Evaluators of nature

 
Published: Sunday 07 June 2015

Evaluators of nature

-- Environmental economists hold the brief that the best way to put environment on the agenda of various countries is to make them realise its economic value.

Partha Dasgupta of Stanford University and Karl-Goran Maler of the Stockholm School of Economics have collaborated on an environmental economics project sponsored by the World Institute of Development Economics Research (WIDER), based in Helsinki. Dasgupta has been professor of economics at the University of Cambridge and the London School of Economics (LSE).

David Pearce, director of the LSE's London Environmental Economics Centre (LEEC), is a leading proponent of the role of economics in sustainable development. Another green economist from the centre, David Barbier, has conducted studies which show that the strategies for exploiting Brazilian and Indonesian forests have ignored the non-market value of forests. This has distorted the actual economic returns of these projects.

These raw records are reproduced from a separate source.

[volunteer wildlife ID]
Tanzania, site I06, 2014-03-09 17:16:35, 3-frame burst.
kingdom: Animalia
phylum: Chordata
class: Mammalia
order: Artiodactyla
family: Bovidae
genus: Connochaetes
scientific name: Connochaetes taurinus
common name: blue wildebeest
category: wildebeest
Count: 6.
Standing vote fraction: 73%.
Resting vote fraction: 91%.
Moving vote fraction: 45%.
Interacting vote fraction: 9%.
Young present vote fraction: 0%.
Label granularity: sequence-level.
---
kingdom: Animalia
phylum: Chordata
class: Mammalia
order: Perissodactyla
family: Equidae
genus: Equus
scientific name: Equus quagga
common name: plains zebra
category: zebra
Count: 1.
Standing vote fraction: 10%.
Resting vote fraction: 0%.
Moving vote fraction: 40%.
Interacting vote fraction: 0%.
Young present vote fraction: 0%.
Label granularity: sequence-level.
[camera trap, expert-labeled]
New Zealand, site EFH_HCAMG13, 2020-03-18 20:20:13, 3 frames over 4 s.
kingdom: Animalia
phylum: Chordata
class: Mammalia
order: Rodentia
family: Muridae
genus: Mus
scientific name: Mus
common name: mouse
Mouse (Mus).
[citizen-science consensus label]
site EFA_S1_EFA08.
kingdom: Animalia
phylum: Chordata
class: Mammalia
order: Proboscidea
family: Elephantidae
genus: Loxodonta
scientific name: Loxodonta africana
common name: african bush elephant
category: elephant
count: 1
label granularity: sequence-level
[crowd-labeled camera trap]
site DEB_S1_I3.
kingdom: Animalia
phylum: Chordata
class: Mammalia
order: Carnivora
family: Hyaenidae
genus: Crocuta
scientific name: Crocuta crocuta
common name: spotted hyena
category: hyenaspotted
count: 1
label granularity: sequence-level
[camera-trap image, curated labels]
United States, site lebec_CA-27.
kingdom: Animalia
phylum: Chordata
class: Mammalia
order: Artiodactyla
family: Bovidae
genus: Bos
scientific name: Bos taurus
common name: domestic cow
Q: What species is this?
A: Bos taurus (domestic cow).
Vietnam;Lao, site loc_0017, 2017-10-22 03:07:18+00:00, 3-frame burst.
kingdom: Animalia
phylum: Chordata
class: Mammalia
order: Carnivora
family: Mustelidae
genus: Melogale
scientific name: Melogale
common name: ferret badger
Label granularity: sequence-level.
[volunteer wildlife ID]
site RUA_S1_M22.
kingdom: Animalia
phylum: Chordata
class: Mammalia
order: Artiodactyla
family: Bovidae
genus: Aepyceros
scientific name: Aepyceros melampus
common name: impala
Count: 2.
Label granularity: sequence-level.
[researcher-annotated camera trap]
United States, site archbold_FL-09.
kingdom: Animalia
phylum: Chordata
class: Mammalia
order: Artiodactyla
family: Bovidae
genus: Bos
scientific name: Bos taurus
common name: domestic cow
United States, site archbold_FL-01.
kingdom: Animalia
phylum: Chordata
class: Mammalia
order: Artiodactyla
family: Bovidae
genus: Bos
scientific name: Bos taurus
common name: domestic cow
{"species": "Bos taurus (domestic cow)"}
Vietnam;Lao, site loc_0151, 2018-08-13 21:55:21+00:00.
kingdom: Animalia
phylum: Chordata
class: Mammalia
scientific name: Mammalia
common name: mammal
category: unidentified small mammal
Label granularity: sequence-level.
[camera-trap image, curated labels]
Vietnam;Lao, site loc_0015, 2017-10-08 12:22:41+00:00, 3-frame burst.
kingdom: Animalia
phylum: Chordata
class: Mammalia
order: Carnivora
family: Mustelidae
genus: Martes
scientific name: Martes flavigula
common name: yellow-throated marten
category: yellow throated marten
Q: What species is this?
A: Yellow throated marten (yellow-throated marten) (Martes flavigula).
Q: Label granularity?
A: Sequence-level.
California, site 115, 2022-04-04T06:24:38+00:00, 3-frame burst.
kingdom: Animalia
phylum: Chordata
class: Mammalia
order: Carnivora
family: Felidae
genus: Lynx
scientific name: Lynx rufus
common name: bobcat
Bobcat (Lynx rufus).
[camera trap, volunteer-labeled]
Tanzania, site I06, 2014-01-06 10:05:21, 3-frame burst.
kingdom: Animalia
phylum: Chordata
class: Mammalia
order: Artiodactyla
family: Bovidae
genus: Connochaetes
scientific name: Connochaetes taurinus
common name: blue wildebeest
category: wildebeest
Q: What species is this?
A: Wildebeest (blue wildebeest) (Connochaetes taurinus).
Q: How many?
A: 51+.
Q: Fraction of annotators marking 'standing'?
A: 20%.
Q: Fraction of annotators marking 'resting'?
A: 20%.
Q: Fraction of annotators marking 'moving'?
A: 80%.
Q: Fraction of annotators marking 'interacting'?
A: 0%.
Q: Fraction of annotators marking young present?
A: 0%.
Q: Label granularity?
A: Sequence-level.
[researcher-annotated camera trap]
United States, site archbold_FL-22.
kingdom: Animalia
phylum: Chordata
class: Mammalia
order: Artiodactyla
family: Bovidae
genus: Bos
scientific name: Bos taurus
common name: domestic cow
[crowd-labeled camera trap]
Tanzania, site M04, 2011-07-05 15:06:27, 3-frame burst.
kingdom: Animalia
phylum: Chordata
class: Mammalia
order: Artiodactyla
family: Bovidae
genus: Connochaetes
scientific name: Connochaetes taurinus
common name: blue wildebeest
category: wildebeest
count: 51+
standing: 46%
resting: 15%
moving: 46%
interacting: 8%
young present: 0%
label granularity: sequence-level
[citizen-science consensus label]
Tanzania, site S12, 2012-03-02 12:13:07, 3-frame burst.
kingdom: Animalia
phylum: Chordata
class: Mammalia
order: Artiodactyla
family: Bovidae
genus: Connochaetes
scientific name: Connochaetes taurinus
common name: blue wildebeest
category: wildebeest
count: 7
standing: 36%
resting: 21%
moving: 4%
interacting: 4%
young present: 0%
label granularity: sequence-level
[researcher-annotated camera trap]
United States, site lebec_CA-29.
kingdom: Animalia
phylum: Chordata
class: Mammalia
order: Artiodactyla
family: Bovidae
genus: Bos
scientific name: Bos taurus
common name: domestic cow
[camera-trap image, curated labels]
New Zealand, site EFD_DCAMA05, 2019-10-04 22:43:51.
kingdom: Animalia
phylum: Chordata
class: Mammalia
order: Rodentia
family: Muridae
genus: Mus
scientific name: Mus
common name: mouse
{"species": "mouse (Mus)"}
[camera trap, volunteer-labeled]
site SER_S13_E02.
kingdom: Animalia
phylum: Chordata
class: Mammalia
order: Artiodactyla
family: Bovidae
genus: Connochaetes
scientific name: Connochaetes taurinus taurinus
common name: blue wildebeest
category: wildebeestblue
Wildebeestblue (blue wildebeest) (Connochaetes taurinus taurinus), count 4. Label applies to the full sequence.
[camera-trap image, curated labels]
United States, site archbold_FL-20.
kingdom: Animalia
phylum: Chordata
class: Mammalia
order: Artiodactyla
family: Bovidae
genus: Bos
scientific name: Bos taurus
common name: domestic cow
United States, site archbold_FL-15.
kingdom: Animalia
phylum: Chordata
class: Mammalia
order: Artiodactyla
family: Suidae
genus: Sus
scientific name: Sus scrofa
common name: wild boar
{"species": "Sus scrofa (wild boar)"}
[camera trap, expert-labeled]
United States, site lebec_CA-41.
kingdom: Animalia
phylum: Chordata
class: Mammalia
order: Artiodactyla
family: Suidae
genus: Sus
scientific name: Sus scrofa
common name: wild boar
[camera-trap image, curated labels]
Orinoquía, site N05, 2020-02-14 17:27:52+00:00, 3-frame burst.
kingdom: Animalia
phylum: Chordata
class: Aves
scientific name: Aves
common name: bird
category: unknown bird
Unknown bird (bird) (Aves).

Robert Repetto from the World Resources Institute in Washington DC has researched the possibility of pricing natural resources. These prices considerably reduce the official growth rates of many developing countries.

Developing countries in particular have to realise the need to value their environment. In India, it is important that village commons be factored into its development plans. Equity and poverty are central to environment-friendly planning, as Kirit Parikh of the Indira Gandhi Institute of Development Research, Bombay, says.

Gopal Kadekodi and Kanchan Chopra of the Institute of Economic Growth, New Delhi, are two economists who have collaborated closely with non-government organisations, notably P R Mishra, and the work he has done in community land and watershed management, starting with the villages of Bhusadiya in Bihar and Sukhomajri in Haryana. The cost-benefit ratios show that these ecology-conscious projects generated wealth and incomes for both the local people and the government.